Deep learning (full stack deep learning) is a subset of Machine Learning (ML) related to algorithms based on brain structure and functions – artificial Neural Networks (Neural Networks).
If you are just starting out in deep learning or have some experience with neural networks or you want to be full stack deep learning, you may be confused. Leaders and experts in the field have an idea of what deep learning is, and these narrow viewpoints shed light on the concept.
Deep learning is big neural networks
Andrew Eun, co-founder of Coursera and chief scientist at Baidu Research, also founded Google Brain, which eventually led to the introduction of deep learning technologies into Google services. He has talked and written extensively about what deep learning is, and that’s a good place to start.
In his early talks on deep learning, Andrew described deep learning in the context of traditional artificial neural networks. In his 2013 talk titled “Deep Learning, Self-Learning, and Teacherless Learning,” he described the idea of deep learning as follows:
“By using brain simulation, we hope to: Make learning algorithms much better and easier to use Make revolutionary advances in Machine Learning and Artificial Intelligence. I believe this is our best chance at real AI.”
Later, his comments became more nuanced. According to Andrew, the point of deep learning is that we now have enough fast computers and enough data to train large neural networks. Discussing exactly why deep learning is gaining momentum now at ExtractConf 2015 in a talk titled “What Data Scientists Should Know About Deep Learning,” he commented:
“…the very large neural networks that we have, and . the enormous amounts of data that we have access to…”
He also commented on an important point: It’s all about scale.

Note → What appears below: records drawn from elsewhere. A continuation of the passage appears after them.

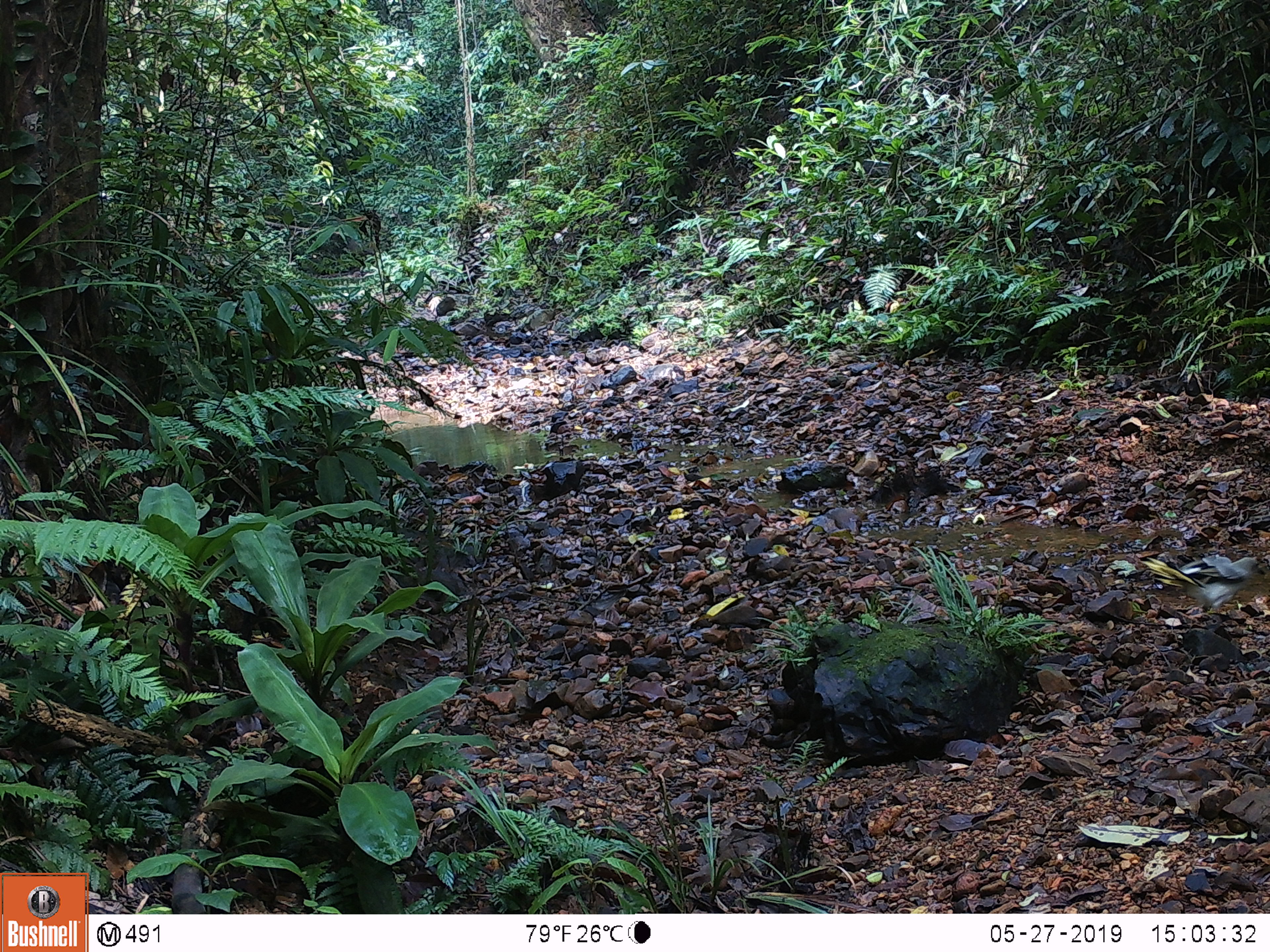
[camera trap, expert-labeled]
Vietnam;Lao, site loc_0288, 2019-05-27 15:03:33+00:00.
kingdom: Animalia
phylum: Chordata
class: Aves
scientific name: Aves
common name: bird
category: unidentified bird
Unidentified bird (bird) (Aves). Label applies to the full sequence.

As we build larger neural networks and train them with more and more data, their performance continues to grow. This is usually different from other machine learning methods, which reach a plateau in performance:
“For most old-generation learning algorithms … performance will be stable. … Deep learning … is the first class of algorithms … that are scalable. … The performance gets better as you give them more data.”

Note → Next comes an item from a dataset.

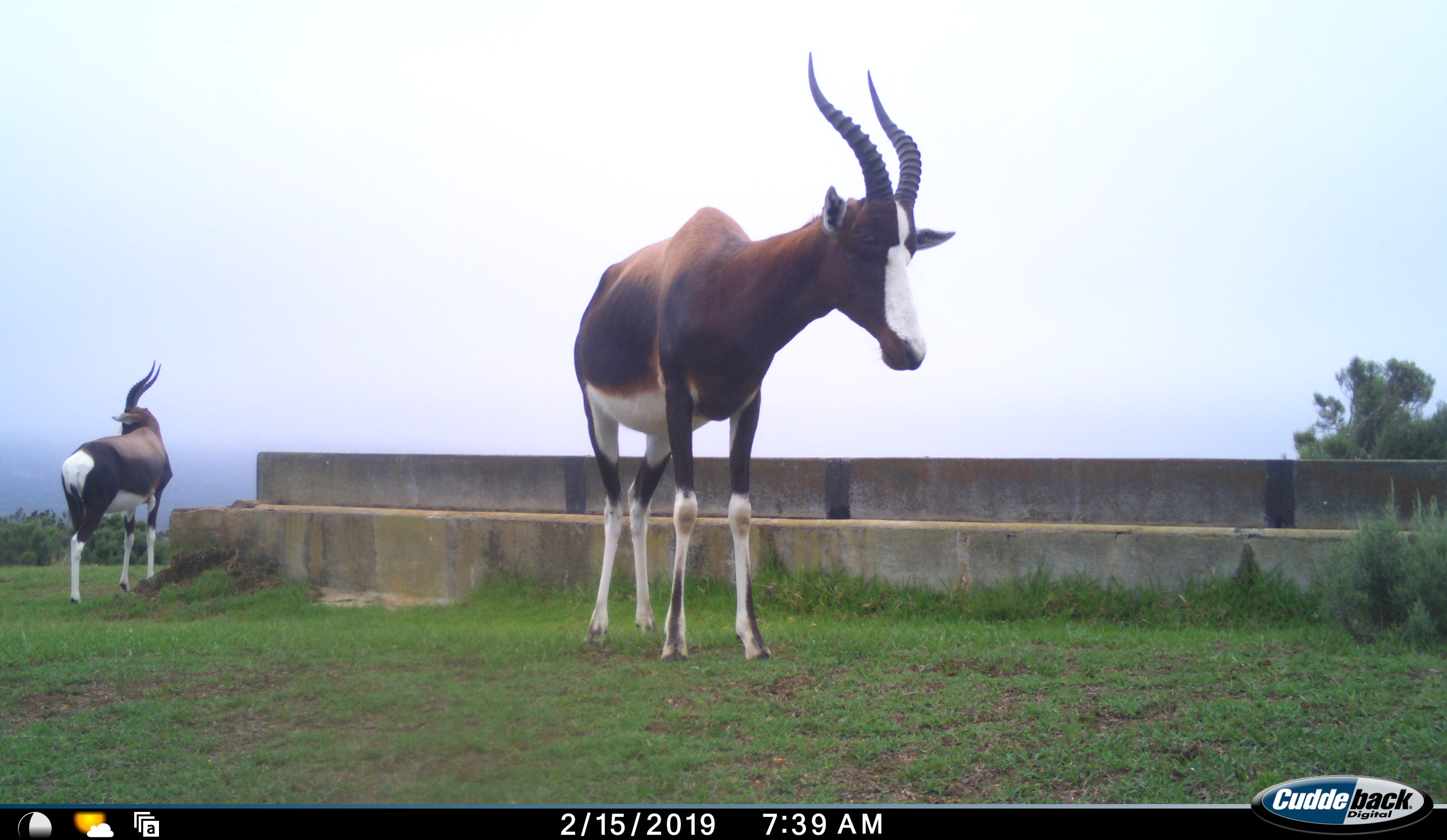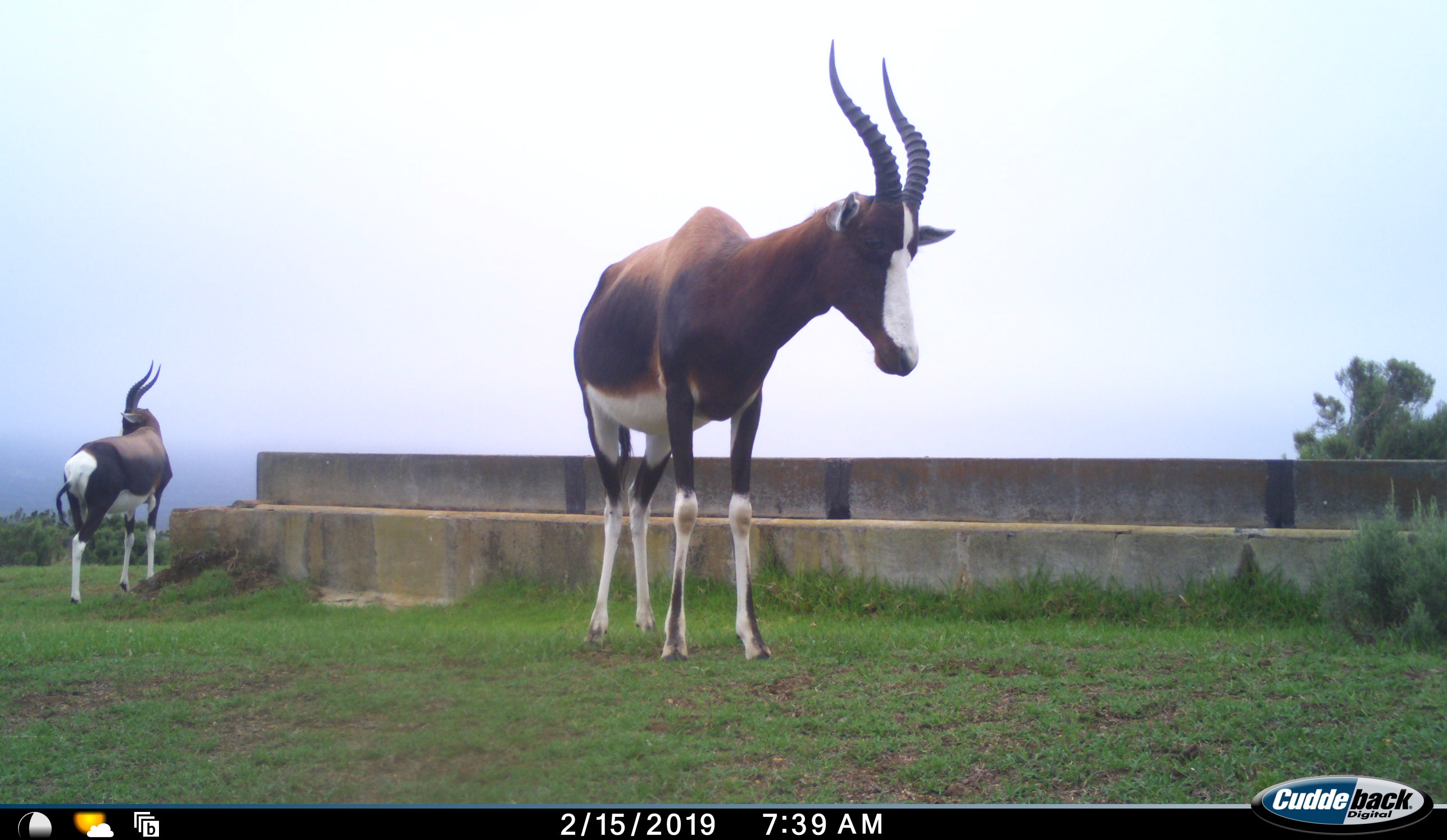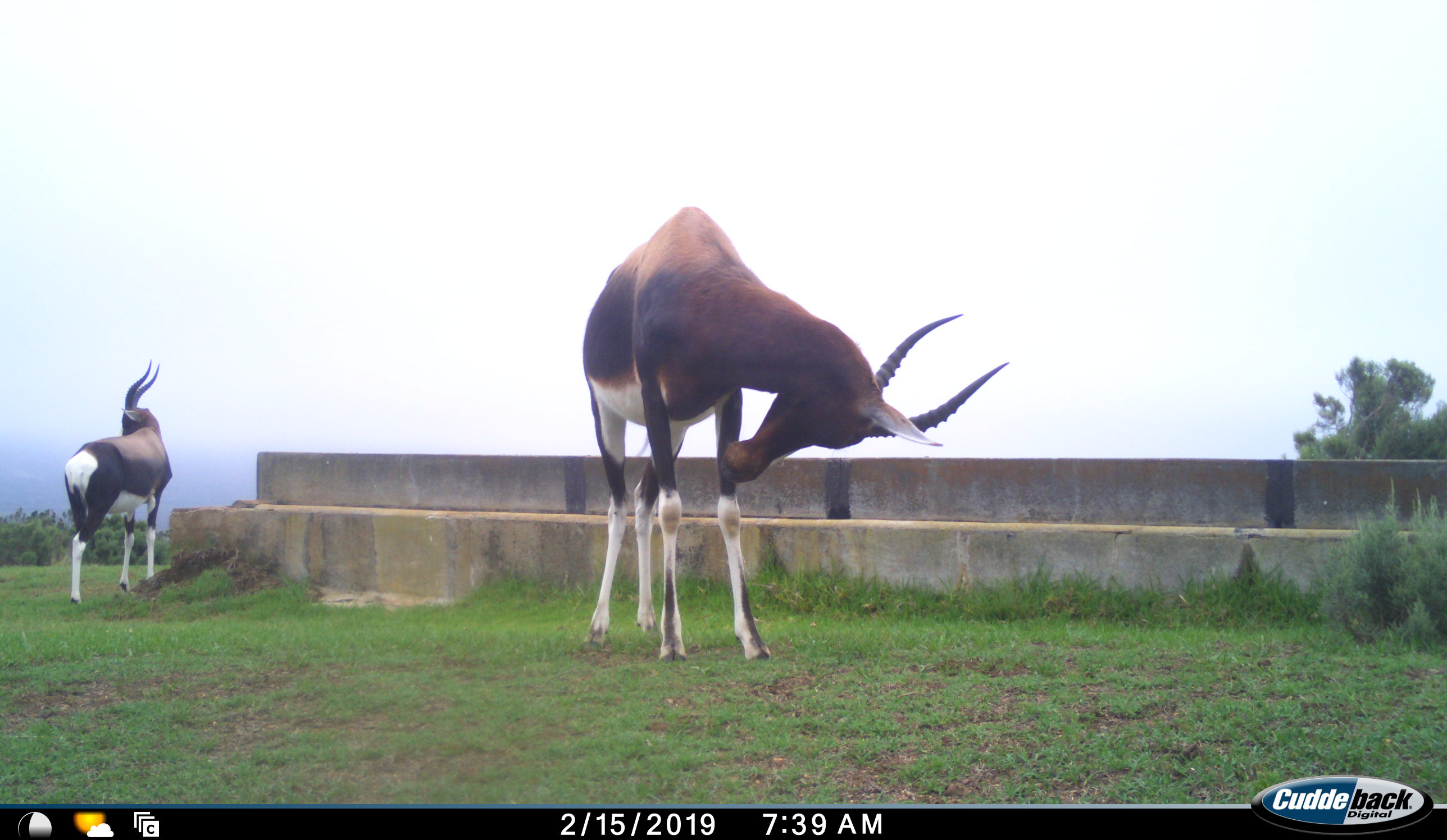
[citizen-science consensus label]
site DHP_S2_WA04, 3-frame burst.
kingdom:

Finally, he makes it clear that the benefits of deep learning that we are seeing in practice come from learning with a teacher. From a presentation at ExtractConf in 2015, he commented:
“Almost all of the value of deep learning today is in Supervised Learning, or learning from marked-up data.”
Andrew often mentions that we will see more benefits coming from unsupervised learning as the field of deep learning matures, because in reality we often have to deal with an abundance of unplaced data.
Jeff Dean is a senior researcher at Google in the Systems and Infrastructure group. He has been involved in, and may have been partially responsible for, the scaling and implementation of deep learning at Google. Jeff was involved in the Google Brain project and the development of the large-scale deep learning software DistBelief and then TensorFlow.
In his 2016 talk, titled “Deep Learning for Building Intelligent Computer Systems,” he made a comment in the same vein: deep learning is really about large neural networks:
“When you hear the term deep learning, just imagine a large deep neural network. Deep usually refers to the number of layers, which is why this popular term is used in the press. I think of them generally as deep neural networks.”
He has given this talk several times and in a modified set of slides for the same talk he emphasizes the scalability of neural networks, pointing out that results improve with more data and larger Models, which in turn require more processing power.
Deep Learning – Hierarchical Feature Learning
In addition to scalability, another often-cited advantage of deep learning models is their ability to perform automatic Feature extraction from raw data, also called feature learning
Joshua Benjio is another leader in the field of deep learning, although he began with a strong interest in the automatic feature learning that large neural networks are capable of.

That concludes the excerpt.